2. Aux termes de l’article R. 612-5-1 du code de justice administrative : « Lorsque l’état du dossier permet de s’interroger sur l’intérêt que la requête conserve pour son auteur, le président de la formation de jugement ou le président de la chambre chargée de l’instruction, peut inviter le requérant à confirmer expressément le maintien de ses conclusions. La demande qui lui est adressée mentionne que, à défaut de réception de cette confirmation à l’expiration du délai fixé, qui ne peut être inférieur à un mois, il sera réputé s’être désisté de l’ensemble de ses conclusions ». Aux termes de l’article R. 611-8-6 du même code : « Les parties sont réputées avoir reçu la communication ou la notification à la date de première consultation du document qui leur a été adressé par voie électronique, certifiée par l’accusé de réception délivré par l’application informatique, ou, à défaut de consultation dans un délai de deux jours ouvrés à compter de la date de mise à disposition du document dans l’application, à l’issue de ce délai. Sauf demande contraire de leur part, les parties sont alertées de toute nouvelle communication ou notification par un message électronique envoyé à l’adresse choisie par elles (…) ».
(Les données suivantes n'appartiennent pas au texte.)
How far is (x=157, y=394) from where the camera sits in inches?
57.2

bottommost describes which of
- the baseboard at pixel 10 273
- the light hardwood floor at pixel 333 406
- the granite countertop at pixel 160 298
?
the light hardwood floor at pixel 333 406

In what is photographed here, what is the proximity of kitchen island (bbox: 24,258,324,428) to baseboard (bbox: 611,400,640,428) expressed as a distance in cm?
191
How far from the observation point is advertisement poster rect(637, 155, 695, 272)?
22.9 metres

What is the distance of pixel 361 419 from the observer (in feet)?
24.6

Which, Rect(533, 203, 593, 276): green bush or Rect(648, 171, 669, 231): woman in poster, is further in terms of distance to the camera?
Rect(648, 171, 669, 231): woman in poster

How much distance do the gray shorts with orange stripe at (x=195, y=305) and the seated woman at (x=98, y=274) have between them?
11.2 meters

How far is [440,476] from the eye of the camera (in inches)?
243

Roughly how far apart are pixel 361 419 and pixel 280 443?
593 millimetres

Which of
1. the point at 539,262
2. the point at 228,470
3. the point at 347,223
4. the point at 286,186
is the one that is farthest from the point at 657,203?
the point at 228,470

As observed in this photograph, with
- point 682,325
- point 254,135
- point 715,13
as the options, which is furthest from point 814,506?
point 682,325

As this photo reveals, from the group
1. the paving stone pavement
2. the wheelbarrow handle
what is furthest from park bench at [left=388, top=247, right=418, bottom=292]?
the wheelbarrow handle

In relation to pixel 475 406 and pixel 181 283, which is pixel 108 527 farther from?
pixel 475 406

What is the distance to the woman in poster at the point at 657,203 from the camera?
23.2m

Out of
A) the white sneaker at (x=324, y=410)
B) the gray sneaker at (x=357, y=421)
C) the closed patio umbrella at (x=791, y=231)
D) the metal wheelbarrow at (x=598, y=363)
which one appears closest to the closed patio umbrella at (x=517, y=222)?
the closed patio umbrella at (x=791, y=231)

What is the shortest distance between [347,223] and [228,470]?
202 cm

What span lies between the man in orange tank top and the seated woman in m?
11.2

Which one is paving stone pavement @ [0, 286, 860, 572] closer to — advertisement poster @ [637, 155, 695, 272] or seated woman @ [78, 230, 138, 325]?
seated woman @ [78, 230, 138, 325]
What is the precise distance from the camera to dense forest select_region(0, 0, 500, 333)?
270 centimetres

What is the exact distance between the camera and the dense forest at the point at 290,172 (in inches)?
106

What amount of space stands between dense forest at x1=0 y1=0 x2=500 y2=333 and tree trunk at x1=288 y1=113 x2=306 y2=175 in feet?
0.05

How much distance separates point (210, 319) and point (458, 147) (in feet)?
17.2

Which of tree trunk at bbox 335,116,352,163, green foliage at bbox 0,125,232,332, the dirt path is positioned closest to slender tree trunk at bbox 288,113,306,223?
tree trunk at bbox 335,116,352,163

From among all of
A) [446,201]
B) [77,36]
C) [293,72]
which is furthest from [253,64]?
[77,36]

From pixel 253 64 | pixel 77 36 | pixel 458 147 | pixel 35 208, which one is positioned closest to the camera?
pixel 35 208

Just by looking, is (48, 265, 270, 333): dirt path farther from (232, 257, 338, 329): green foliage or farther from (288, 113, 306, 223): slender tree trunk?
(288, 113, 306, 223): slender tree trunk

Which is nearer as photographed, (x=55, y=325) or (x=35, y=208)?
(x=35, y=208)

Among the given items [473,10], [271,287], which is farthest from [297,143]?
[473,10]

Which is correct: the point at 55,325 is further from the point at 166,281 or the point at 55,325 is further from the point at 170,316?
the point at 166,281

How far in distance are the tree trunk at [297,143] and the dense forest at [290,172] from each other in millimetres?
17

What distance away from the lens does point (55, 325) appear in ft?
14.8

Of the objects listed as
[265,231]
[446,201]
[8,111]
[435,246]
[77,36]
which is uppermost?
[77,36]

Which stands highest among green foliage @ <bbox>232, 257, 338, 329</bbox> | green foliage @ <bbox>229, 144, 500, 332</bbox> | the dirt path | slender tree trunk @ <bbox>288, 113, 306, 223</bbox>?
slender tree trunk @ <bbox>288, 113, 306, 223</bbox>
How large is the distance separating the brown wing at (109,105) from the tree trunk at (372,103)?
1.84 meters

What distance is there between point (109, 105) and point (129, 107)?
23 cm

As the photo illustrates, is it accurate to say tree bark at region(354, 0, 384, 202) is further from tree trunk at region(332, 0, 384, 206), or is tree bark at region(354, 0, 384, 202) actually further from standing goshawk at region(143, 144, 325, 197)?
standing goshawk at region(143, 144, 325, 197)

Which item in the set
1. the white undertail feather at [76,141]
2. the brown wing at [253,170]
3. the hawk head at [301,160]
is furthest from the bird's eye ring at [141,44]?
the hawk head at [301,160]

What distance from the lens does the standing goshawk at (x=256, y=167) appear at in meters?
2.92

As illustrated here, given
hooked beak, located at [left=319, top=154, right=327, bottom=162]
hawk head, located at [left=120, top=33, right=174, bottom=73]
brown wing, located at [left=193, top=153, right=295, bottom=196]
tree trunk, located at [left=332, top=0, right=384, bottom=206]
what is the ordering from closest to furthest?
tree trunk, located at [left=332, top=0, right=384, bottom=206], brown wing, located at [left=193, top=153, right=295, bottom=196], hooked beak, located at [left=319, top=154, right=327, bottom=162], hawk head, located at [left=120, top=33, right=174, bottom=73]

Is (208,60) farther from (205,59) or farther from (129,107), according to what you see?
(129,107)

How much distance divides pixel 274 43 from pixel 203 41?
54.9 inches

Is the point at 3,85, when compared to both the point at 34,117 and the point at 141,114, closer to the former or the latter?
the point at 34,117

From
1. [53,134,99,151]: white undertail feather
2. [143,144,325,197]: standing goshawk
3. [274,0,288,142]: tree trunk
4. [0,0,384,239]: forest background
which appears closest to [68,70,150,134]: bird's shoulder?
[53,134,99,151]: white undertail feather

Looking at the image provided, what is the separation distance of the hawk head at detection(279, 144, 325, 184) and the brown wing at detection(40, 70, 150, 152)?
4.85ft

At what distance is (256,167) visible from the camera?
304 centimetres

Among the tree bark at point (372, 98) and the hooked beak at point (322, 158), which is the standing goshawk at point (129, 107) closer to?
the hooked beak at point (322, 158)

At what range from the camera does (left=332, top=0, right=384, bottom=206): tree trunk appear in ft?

3. En dépit de la demande qui a été adressée le 19 décembre 2025 à Mme A... au moyen de l’application « télérecours », qui est réputée lui avoir été notifiée deux jours plus tard en application des dispositions de l’article R. 611-8-6 du code de justice administrative et dont elle a d’ailleurs accusé réception le 14 janvier 2026 à 11h40, la requérante n’a pas confirmé expressément le maintien de ses conclusions dans le délai d’un mois qui lui était imparti. Dès lors, conformément aux dispositions de l’article R. 612-5-1 du code de justice administrative, la requérante est réputée s’être désistée de l’ensemble des conclusions de sa requête. Rien ne s’oppose à ce qu’il soit donné acte de ce désistement.
ORDONNE :
Article 1er : Il est donné acte du désistement de Mme A....
Article 2 : Le présent jugement sera notifié à Mme B... A... et à l’Agence nationale de l’habitat.
Fait à Dijon le 16 février 2026.
Le président de la 3ème chambre,
L. Boissy
La République mande et ordonne au ministre de la ville et du logement, en ce qui le concerne, ou à tous commissaires de justice à ce requis, en ce qui concerne les voies de droit commun contre les parties privées, de pourvoir à l’exécution de la présente décision.